Kort na de onafhankelijkheid van de Belgische kolonie scheurde de rijke koperprovincie Katanga zich af van het centrale bewind en kon hierbij rekenen op heimelijke politieke steun van de toenmalige Belgische regering. Het internationaal niet erkende regime van Tsjombé, dat op de been werd gehouden met geld van de Union Minière, rekruteerde clandestien honderden Belgische en buitenlandse huurlingen en vocht een oorlog uit met de VN-blauwhelmen, het officiële Congolese leger en Lumumbagezinde opstandelingen.
Toen de Katangese secessie uiteindelijk onder internationale druk werd opgegeven, verdween Tsjombé in ballingschap. Vervolgens werd de Katangese leider in 1967 ontvoerd in een vliegtuig boven Spanje. Hij stierf enige tijd later in gevangenschap in Algerije. In 1968, na de definitieve uitschakeling van Tsjombé, vestigde Spandre zich in Brussel als advocaat. Tot zijn uitgebreid relatienetwerk behoorden talrijke oud-kolonialen, zakenlui, konings- gezinden en Franstalige extreem rechtse figuren.

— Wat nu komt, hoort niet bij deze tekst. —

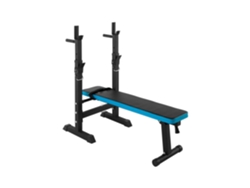 Banco de pesas recto ajustable con soportes Rebel Active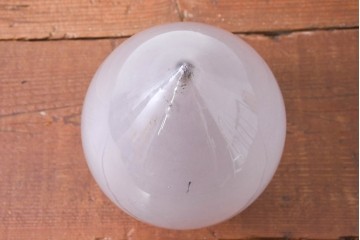 《引っ掛けシーリング式ペンダントライト加工費込み》　和製アンティーク　ぽってり可愛いしずく型のペンダントライト　(R-084196)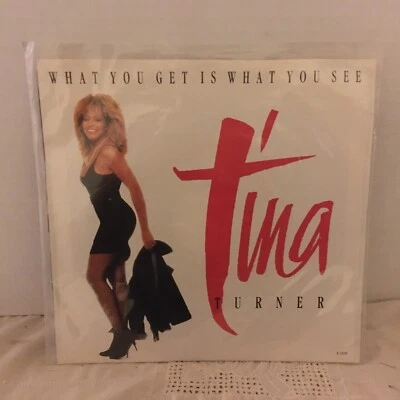 TINA TURNER What You Get Is What You See 45 RPM with Picture Sleeve - Image 1 of 2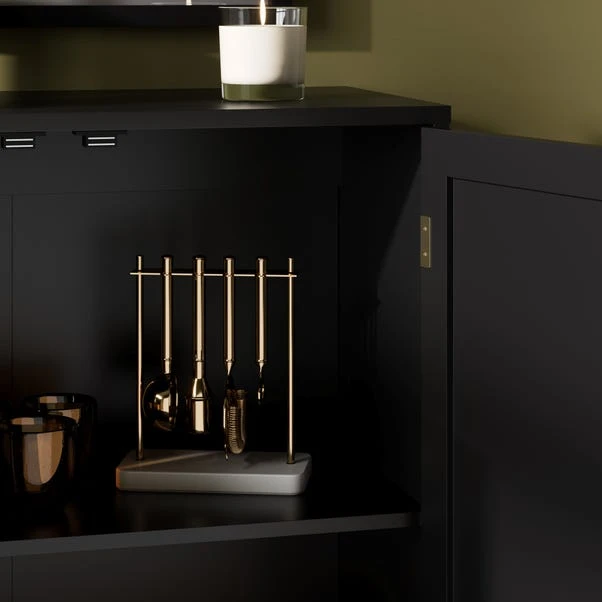 Franco Small Cabinet, Black 6 Franco Small Cabinet, Black - Image 4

De laatste jaren werkte hij als raadsman voor onder meer baron Benoît de Bonvoisin. Spandre werd ook opgeroepen als getuige door de parlementaire onderzoekscommissie die de betrokkenheid onderzocht van de Belgische autoriteiten bij de moord op Patrice Lumumba. Hij verklaarde toen dat de CIA had aangedrongen op de fysieke uitschakeling van Lumumba, de eerste verkozen premier van Congo.